Threatening already limited access to contraception, sex education and safe abortion services only forces women to prioritise full-term pregnancies and births over everything else – including their health, safety and economic prospects, and even the quality of life of any children they may have. Inevitably, it is the most vulnerable women and girls who bear the greatest burden of such situations.

I have first-hand knowledge of what life is like when access to sexual and reproductive education and services is limited, as groups such as CitizenGo want. In 2012, I gave birth to a daughter after I became pregnant as a result of inadequate sex education and incorrect use of contraception. The Guttmacher Institute reported that 25% of all pregnancies in Nigeria in the year my daughter was born were unintended. About a third of these women carried their pregnancies to term.

About 12% of these women had miscarriages. But more than half – 56% – elected to abort their pregnancies, even though the highly restrictive laws in Nigeria put anyone seeking abortions at risk of up to 14 years in prison. Statistics like these show why the work of organisations such as Marie Stopes, which seek to protect and advance the sexual and reproductive health and rights of all people, is so important.

The need for legal, safe abortions is part of broader demands for sexual and reproductive justice that is essential for social and economic prosperity for everyone, not just women. Unplanned births can deepen poverty and the vulnerability of mothers and children to violence and illness. By definition, abortions only happen after conception, and unplanned pregnancies are generally preventable.

We have ample evidence that when people, especially women and young girls, have access to quality, age-appropriate, comprehensive sex education, and non-discriminatory healthcare, including contraception, the result is fewer abortions.

Denying women and girls access to safe abortions, while also opposing projects (such as Marie Stopes) that provide contraception, live-saving advice and emergency medical care is simply condemning women and girls to death. Valuing life has to mean more than valuing the birth of every child that could potentially result from a pregnancy.

Valuing life has to mean more than valuing the birth of every child that could potentially result from a pregnancy

A pregnancy does not automatically make a person willing, ready or able to carry it to term or be a good, capable parent. When anti-choice groups such as CitizenGo and its partners target Marie Stopes and similar organisations that offer sexual and reproductive health services to mostly low-income women, they make it clear that they do not care about women’s lives, or even the lives of the children they claim to be so invested in.

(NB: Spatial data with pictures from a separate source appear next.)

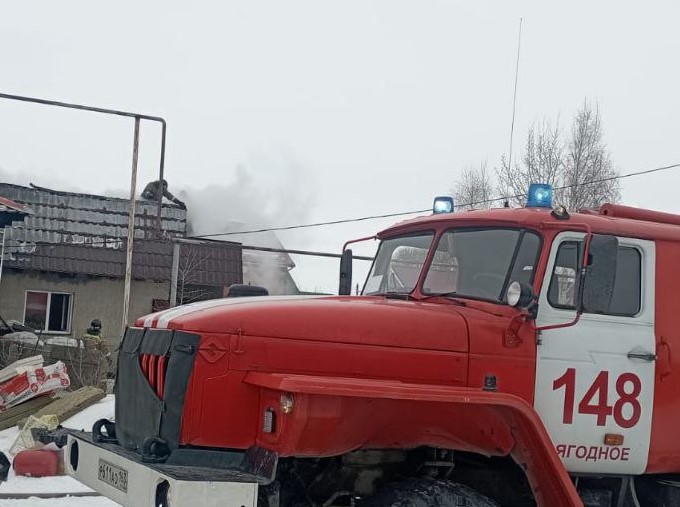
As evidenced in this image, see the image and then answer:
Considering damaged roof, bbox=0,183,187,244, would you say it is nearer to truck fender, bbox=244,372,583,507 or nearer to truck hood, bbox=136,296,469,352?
truck hood, bbox=136,296,469,352

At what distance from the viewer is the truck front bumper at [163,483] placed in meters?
4.21

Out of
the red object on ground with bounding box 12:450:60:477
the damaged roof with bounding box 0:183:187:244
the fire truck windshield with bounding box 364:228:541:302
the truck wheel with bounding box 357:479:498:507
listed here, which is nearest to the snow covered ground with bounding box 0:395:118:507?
the red object on ground with bounding box 12:450:60:477

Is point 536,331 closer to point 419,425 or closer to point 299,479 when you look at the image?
point 419,425

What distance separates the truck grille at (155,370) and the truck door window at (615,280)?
2.27 metres

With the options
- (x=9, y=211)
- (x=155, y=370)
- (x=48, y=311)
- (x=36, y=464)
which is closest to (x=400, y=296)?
(x=155, y=370)

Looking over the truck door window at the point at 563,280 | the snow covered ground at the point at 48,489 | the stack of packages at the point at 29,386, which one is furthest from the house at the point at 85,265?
the truck door window at the point at 563,280

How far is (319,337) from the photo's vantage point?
4.81 m

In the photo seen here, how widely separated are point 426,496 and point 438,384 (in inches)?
23.8

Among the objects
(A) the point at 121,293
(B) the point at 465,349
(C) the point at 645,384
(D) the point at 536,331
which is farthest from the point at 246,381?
(A) the point at 121,293

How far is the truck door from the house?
50.4 ft

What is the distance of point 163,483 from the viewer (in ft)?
14.3

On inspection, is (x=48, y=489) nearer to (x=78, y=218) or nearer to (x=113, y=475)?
(x=113, y=475)

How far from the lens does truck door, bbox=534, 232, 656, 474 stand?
537 centimetres

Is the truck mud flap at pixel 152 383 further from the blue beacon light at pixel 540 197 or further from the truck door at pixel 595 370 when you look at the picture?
the blue beacon light at pixel 540 197
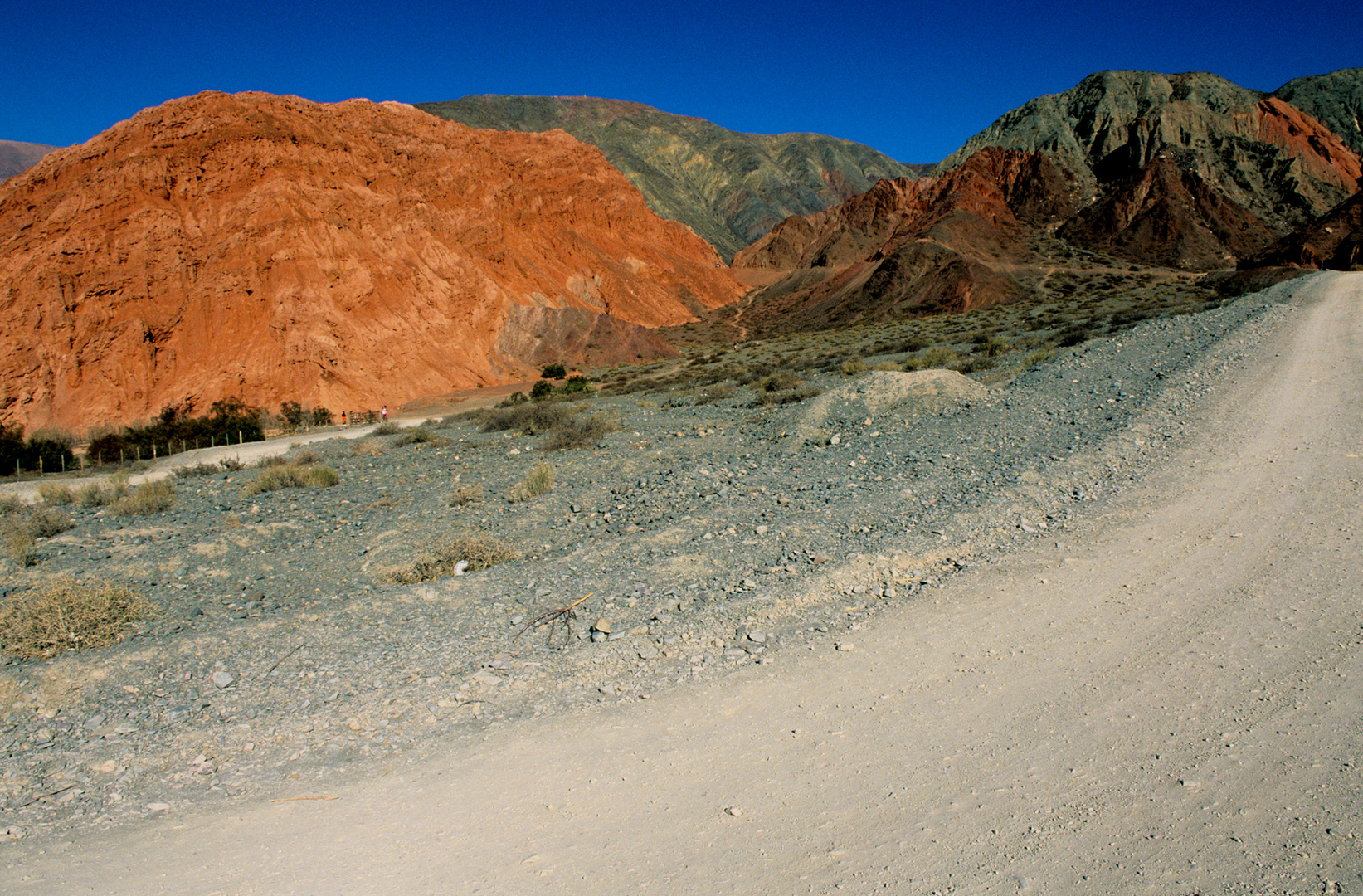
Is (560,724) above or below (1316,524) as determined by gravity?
below

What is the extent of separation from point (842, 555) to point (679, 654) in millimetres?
2269

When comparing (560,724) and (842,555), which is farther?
(842,555)

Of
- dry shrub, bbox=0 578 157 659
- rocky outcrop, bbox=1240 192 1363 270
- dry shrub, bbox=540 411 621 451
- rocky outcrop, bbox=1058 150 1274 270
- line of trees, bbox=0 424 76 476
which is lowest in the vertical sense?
dry shrub, bbox=0 578 157 659

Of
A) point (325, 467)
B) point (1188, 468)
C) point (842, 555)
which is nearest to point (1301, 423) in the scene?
point (1188, 468)

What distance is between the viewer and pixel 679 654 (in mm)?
6039

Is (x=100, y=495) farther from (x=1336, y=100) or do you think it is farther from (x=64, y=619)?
(x=1336, y=100)

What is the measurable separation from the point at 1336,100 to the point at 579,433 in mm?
134540

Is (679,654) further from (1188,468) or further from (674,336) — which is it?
(674,336)

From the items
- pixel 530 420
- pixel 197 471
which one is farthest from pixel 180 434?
pixel 530 420

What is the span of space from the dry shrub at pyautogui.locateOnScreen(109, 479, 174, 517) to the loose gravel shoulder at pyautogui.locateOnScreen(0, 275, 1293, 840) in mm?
427

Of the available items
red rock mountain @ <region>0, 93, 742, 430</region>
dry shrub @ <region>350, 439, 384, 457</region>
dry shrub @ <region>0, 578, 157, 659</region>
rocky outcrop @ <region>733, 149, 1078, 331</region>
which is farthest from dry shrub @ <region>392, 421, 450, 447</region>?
rocky outcrop @ <region>733, 149, 1078, 331</region>

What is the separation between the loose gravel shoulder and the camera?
520cm

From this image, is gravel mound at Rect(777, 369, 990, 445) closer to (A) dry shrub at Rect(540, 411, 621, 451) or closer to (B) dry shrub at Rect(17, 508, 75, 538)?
(A) dry shrub at Rect(540, 411, 621, 451)

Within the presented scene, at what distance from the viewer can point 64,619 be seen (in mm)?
6574
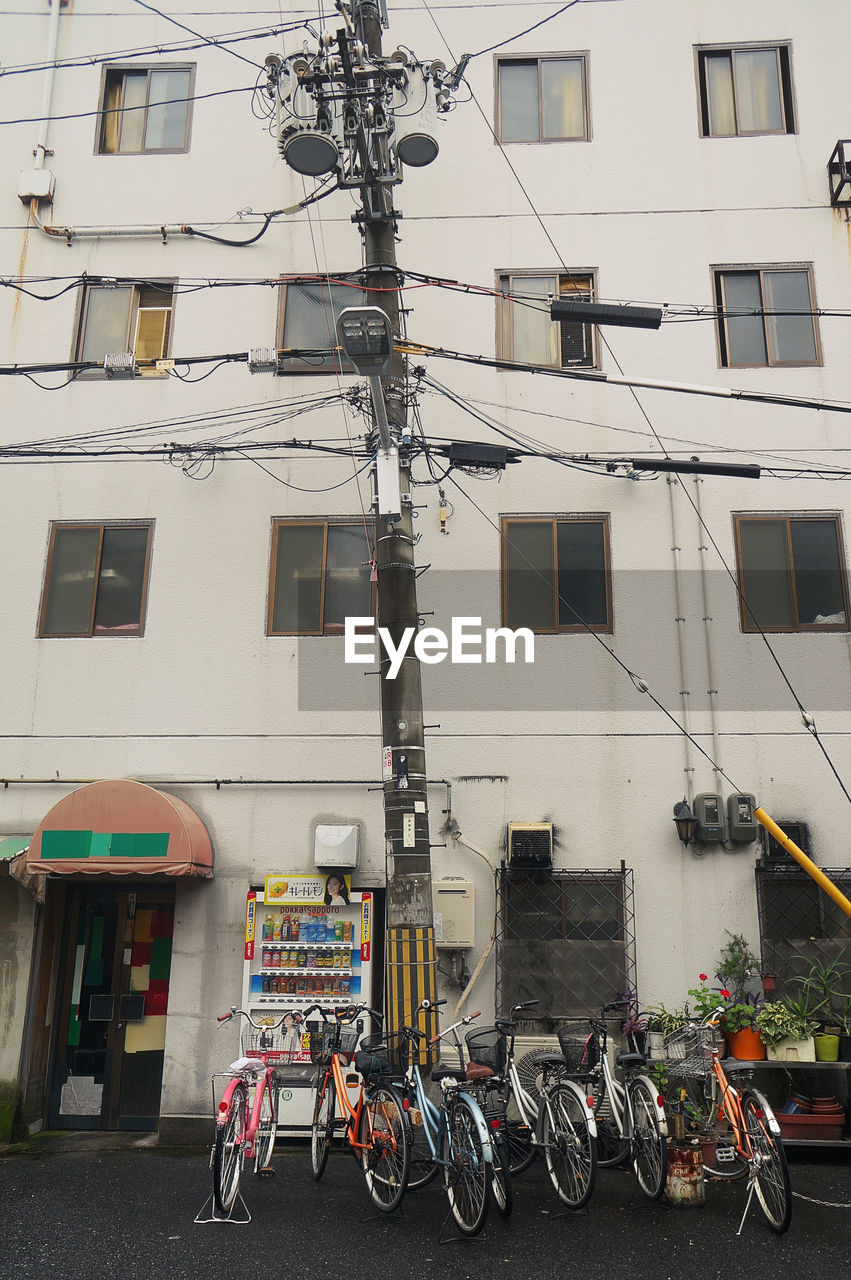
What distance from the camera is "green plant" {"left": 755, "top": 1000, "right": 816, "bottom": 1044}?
9.59 meters

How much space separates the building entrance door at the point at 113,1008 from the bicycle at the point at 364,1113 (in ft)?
10.1

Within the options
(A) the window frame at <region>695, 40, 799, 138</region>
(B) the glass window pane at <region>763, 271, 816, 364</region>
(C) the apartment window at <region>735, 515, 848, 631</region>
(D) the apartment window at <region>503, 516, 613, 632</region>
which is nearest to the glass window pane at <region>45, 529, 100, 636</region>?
(D) the apartment window at <region>503, 516, 613, 632</region>

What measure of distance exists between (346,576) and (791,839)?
18.9ft

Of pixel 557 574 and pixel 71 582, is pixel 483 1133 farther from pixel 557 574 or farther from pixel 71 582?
pixel 71 582

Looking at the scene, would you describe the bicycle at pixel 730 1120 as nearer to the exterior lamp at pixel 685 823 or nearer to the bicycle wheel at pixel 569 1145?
the bicycle wheel at pixel 569 1145

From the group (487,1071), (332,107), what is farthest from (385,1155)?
(332,107)

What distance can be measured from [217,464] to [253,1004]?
20.6 ft

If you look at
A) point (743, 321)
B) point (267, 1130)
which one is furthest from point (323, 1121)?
point (743, 321)

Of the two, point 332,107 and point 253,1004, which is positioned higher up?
point 332,107

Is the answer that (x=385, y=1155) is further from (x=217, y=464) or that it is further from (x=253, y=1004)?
(x=217, y=464)

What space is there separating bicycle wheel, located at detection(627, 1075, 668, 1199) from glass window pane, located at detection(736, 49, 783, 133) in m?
11.6

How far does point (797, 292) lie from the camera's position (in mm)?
12328

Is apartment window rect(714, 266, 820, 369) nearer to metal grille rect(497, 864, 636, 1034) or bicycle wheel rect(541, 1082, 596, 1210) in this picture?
metal grille rect(497, 864, 636, 1034)

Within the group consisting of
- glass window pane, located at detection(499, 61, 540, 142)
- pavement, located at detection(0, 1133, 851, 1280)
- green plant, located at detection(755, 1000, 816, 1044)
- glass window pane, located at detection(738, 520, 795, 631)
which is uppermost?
glass window pane, located at detection(499, 61, 540, 142)
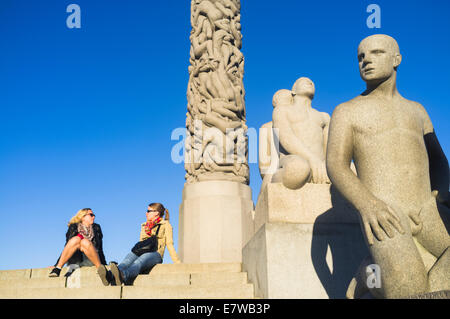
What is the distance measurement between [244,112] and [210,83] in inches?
44.3

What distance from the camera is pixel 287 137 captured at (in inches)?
225

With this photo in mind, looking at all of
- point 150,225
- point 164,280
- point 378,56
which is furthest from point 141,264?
point 378,56

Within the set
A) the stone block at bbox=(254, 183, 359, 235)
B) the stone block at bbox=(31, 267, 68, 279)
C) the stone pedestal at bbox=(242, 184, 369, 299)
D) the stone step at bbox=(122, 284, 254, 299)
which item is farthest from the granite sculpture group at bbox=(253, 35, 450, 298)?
the stone block at bbox=(31, 267, 68, 279)

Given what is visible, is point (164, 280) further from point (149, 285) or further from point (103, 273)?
point (103, 273)

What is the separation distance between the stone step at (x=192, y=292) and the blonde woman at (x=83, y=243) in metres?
1.49

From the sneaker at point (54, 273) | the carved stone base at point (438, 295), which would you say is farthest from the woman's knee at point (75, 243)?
the carved stone base at point (438, 295)

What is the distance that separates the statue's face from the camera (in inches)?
247

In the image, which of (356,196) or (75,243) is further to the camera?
(75,243)

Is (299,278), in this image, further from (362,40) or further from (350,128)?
(362,40)

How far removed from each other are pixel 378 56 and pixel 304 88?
2940 millimetres

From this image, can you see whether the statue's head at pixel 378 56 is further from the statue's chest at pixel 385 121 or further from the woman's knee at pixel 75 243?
the woman's knee at pixel 75 243

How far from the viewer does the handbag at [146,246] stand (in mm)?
6617
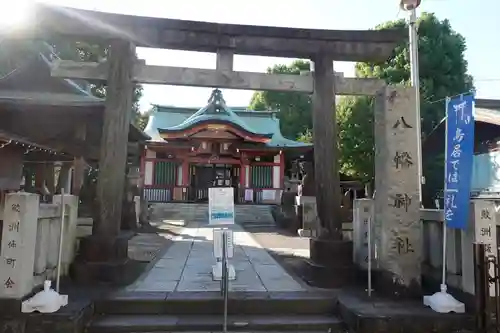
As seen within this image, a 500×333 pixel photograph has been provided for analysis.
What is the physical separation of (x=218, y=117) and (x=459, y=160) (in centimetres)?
1986

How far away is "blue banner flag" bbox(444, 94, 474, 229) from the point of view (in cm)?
482

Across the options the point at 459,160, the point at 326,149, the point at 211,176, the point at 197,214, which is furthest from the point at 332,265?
the point at 211,176

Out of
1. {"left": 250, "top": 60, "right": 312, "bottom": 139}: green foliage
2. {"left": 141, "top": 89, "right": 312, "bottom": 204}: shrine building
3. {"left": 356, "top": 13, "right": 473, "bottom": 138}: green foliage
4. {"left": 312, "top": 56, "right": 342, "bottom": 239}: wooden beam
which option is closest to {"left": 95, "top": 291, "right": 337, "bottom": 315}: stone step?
{"left": 312, "top": 56, "right": 342, "bottom": 239}: wooden beam

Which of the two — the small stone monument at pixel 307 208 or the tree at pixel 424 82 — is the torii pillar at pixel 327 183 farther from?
the tree at pixel 424 82

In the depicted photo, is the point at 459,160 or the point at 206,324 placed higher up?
the point at 459,160

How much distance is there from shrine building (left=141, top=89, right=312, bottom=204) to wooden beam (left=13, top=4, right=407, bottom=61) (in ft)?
56.3

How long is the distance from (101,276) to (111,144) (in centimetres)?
217

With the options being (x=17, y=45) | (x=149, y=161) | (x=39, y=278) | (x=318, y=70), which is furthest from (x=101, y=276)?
(x=149, y=161)

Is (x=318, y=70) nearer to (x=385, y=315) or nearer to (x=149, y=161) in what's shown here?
(x=385, y=315)

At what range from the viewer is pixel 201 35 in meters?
6.70

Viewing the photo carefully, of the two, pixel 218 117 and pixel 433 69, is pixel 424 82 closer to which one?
pixel 433 69

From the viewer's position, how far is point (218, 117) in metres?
24.0

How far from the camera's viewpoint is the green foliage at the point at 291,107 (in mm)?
38531

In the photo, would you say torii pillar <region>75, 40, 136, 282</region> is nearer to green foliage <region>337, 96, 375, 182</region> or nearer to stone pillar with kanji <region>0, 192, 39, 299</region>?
stone pillar with kanji <region>0, 192, 39, 299</region>
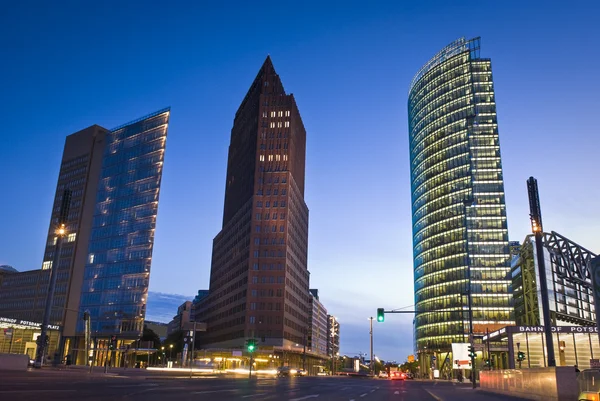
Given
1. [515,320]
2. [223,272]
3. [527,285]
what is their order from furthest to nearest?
1. [223,272]
2. [515,320]
3. [527,285]

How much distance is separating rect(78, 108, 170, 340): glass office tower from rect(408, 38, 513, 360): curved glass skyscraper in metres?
80.0

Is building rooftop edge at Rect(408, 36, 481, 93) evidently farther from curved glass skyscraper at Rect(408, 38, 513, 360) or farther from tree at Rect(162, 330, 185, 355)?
tree at Rect(162, 330, 185, 355)

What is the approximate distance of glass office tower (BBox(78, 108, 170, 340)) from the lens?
132m

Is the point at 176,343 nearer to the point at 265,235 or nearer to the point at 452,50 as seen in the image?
the point at 265,235

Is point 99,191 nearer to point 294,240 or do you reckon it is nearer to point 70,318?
point 70,318

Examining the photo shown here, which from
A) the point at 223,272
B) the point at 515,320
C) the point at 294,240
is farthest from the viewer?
the point at 223,272

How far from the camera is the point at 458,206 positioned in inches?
5886

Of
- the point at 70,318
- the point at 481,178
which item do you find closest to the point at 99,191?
the point at 70,318

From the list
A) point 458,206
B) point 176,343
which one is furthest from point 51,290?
point 176,343

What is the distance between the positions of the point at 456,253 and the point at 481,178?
2427 cm

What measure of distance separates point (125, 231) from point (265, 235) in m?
40.8

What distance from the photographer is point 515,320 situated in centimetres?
13488

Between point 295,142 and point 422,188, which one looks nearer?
point 295,142

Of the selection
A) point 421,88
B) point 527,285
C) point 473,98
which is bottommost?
point 527,285
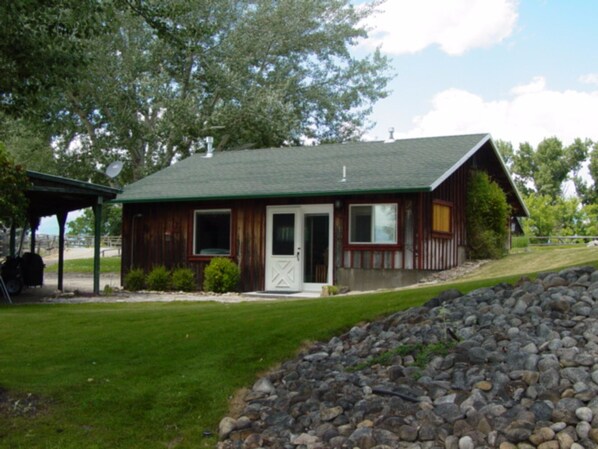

This is why Nigerian feminists, healthcare activists and women’s rights organisers came together for the #EndWarOnNigerianWomen social campaign, to resist the jeopardisation of our lives by such groups. Our government and institutions, including the police, cannot meet the needs of citizens, and their own stated health goals, by succumbing to these groups’ demands to deny or roll back rights.

The Nigerian National Strategic Health Development plan for 2018-2022 states the need to “Promote universal access to comprehensive quality sexual and reproductive health services throughout the life cycle and reduce maternal, neonatal, child and adolescent morbidity and mortality in Nigeria.” The insistence that all foetuses become babies, at any cost, even when the lives and well-being of women and girls are at stake, is not pro-life. It is misogynistic and it must be resisted.